WHAT YOU WILL DO> Reproduce the lines below verbatim. Pictures are to be omitted.

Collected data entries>
********************

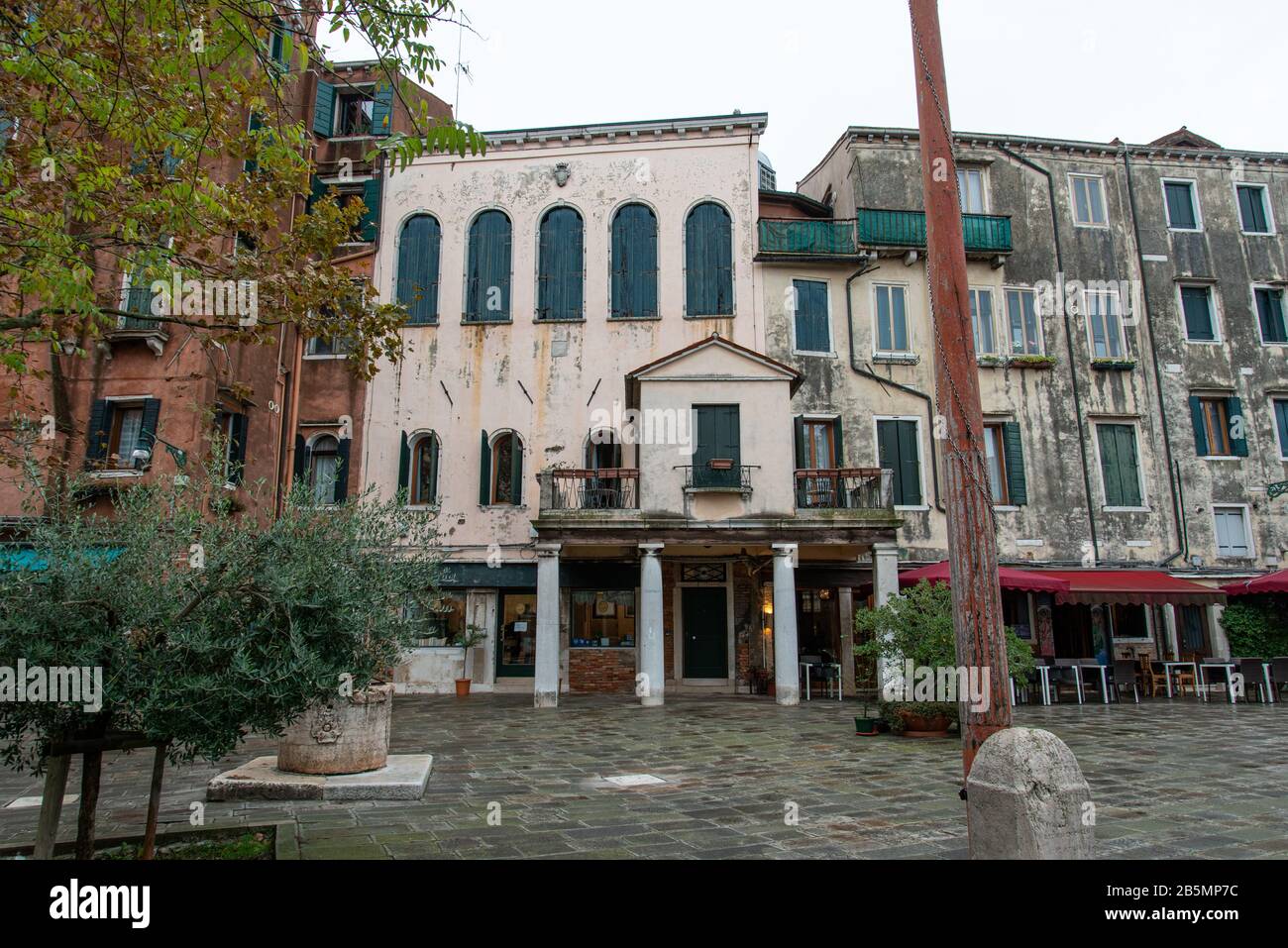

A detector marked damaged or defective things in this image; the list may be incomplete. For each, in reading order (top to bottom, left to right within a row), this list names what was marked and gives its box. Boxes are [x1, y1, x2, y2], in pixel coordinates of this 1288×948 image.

rusty flagpole [904, 1, 1015, 785]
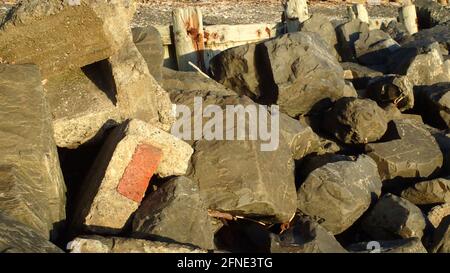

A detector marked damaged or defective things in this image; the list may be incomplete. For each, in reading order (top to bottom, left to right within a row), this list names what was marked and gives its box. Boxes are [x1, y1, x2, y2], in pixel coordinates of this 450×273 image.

broken concrete chunk [0, 0, 135, 76]
broken concrete chunk [132, 26, 165, 82]
broken concrete chunk [262, 31, 346, 117]
broken concrete chunk [322, 97, 388, 144]
broken concrete chunk [368, 74, 414, 111]
broken concrete chunk [0, 211, 63, 252]
broken concrete chunk [0, 63, 65, 238]
broken concrete chunk [72, 119, 193, 234]
broken concrete chunk [66, 234, 206, 253]
broken concrete chunk [132, 176, 216, 249]
broken concrete chunk [270, 215, 348, 253]
broken concrete chunk [298, 155, 382, 234]
broken concrete chunk [362, 192, 426, 239]
broken concrete chunk [366, 118, 442, 180]
broken concrete chunk [402, 176, 450, 204]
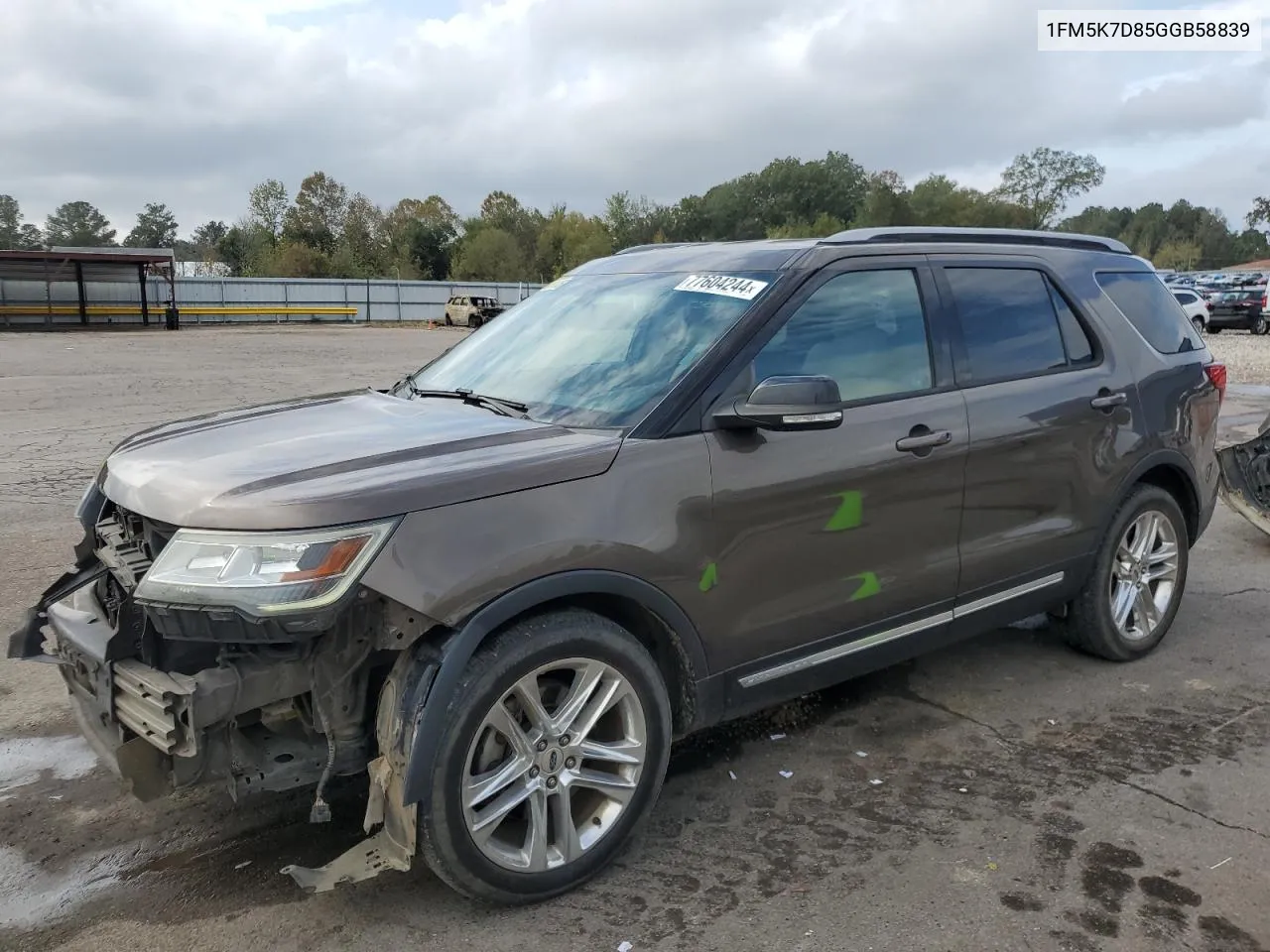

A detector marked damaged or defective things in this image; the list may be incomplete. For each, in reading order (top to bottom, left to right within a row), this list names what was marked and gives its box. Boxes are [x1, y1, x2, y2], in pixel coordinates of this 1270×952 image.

damaged suv [7, 227, 1218, 903]
cracked pavement [2, 329, 1270, 952]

********************

ANSWER SPACE>
A detector marked damaged or defective things in this image; the list may be incomplete. For each, in reading order (top to bottom, left to right within a row), this list names what was marked and gives its box. Boxes are [x1, y1, x2, y2], in pixel coordinates of this 1288×948 image.

rusty flagpole [904, 1, 1015, 785]

A detector marked damaged or defective things in this image; the list may be incomplete. For each, in reading order (top to bottom, left to right within a row), this list names what was marked and gives its box. Boxes are [x1, y1, x2, y2], in pixel coordinates of this 450×273 image.

broken concrete chunk [0, 0, 135, 76]
broken concrete chunk [132, 26, 165, 82]
broken concrete chunk [262, 31, 346, 117]
broken concrete chunk [322, 97, 388, 144]
broken concrete chunk [368, 74, 414, 111]
broken concrete chunk [0, 211, 63, 252]
broken concrete chunk [0, 63, 65, 238]
broken concrete chunk [72, 119, 193, 234]
broken concrete chunk [66, 234, 206, 253]
broken concrete chunk [132, 176, 216, 249]
broken concrete chunk [270, 215, 348, 253]
broken concrete chunk [298, 155, 382, 234]
broken concrete chunk [362, 192, 426, 239]
broken concrete chunk [366, 118, 442, 180]
broken concrete chunk [402, 176, 450, 204]

A detector marked damaged or defective things in this image; the list may be incomplete. For each, in reading order (top to bottom, left to right within a row), this list names what was marked and gives its box. Boxes are [x1, y1, x2, y2], in pixel coordinates of this 1270×952 image.

damaged suv [7, 227, 1218, 903]
cracked pavement [2, 329, 1270, 952]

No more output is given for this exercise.